[[ Document section open ]]

‘Whole blood’ is where all the components of blood – such as red blood cells, plasma, and platelets – are in one bag rather than being separated.
Our crews currently carry and administer red blood cells and plasma separately, as they are easier to store and have a longer shelf life than whole blood which contains platelets.
Platelets, the part of the cell which helps blood to clot, must be stored at a set temperature and need constant movement to keep them oxygenated. This has historically made them difficult to use outside of hospitals which is why red blood cells and plasma are currently used. However, as platelets contribute to the clotting mechanism, they help reduce further bleeding and support a patient’s blood pressure.
The trial aims to compare the two transfusion methods and, if successful, could reduce trauma deaths in civilian patients as well as casualties on the battlefield or in any situation where delaying a transfusion by minutes or even seconds could be critical.
Thames Valley Air Ambulance Chief Operating Officer Adam Panter said: “We are proud to be collaborating with NHS Blood and Transplant, Air Ambulances UK, and Defence Medical Services to support this trial. Patient care is at the very heart of all that we do at Thames Valley Air Ambulance and so we welcome the opportunity to look at innovations which may improve the outcomes for those suffering these kind of injuries.

[[ Document section closed ]]

▶ [Parts of the exercise]
[a] In the whole blood passage, rewrite the part from "Platelets, the part" to "could be critical.", changing "battlefield" to "front line".
[b] List every organization named in the whole blood passage.

[[ Supplied material open ]]

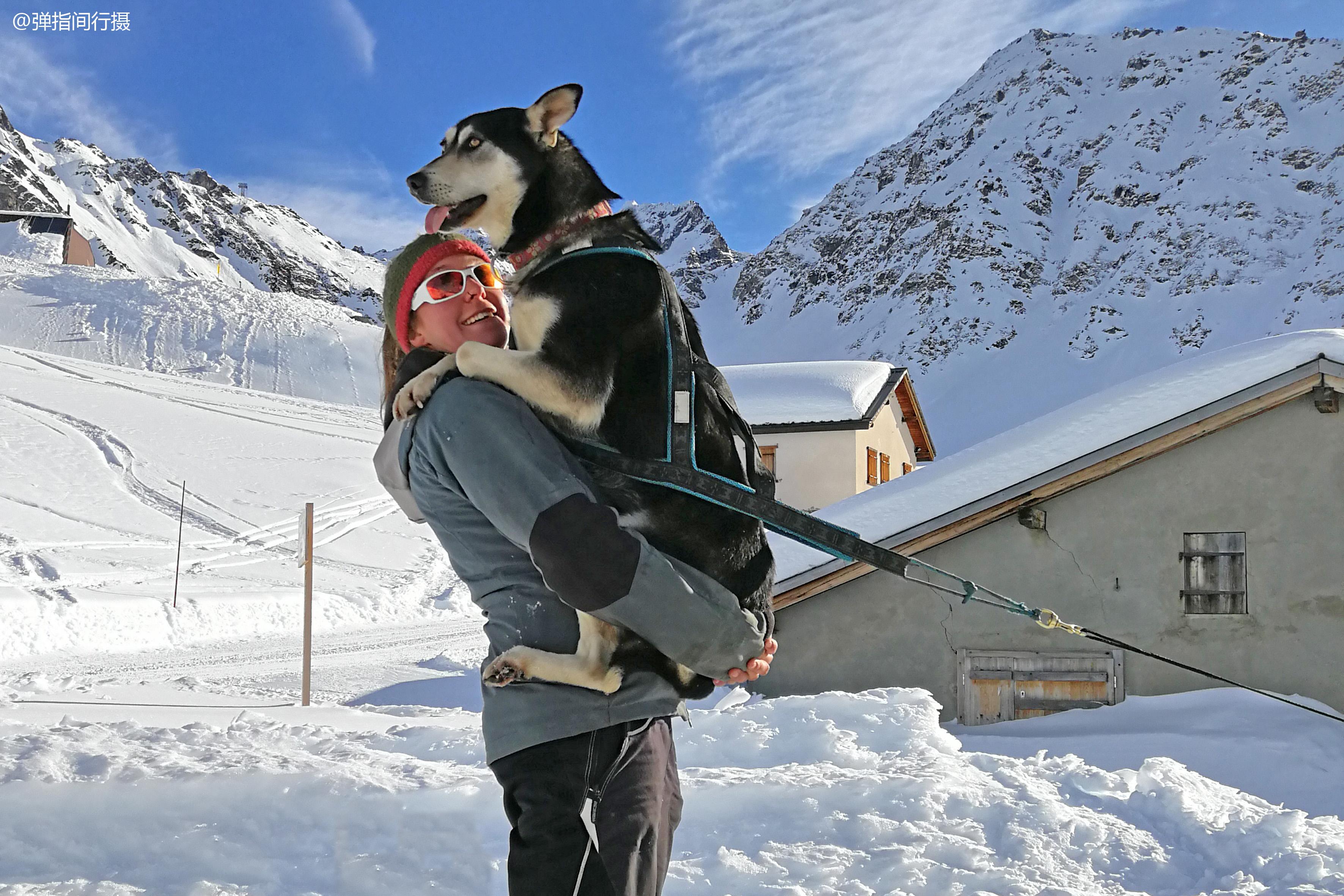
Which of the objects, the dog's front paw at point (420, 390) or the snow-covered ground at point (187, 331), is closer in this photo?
the dog's front paw at point (420, 390)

[[ Supplied material closed ]]

▶ [Answers by item number]
[a]
Platelets, the part of the cell which helps blood to clot, must be stored at a set temperature and need constant movement to keep them oxygenated. This has historically made them difficult to use outside of hospitals which is why red blood cells and plasma are currently used. However, as platelets contribute to the clotting mechanism, they help reduce further bleeding and support a patient’s blood pressure.
The trial aims to compare the two transfusion methods and, if successful, could reduce trauma deaths in civilian patients as well as casualties on the front line or in any situation where delaying a transfusion by minutes or even seconds could be critical.

[b]
Thames Valley Air Ambulance
NHS Blood and Transplant
Air Ambulances UK
Defence Medical Services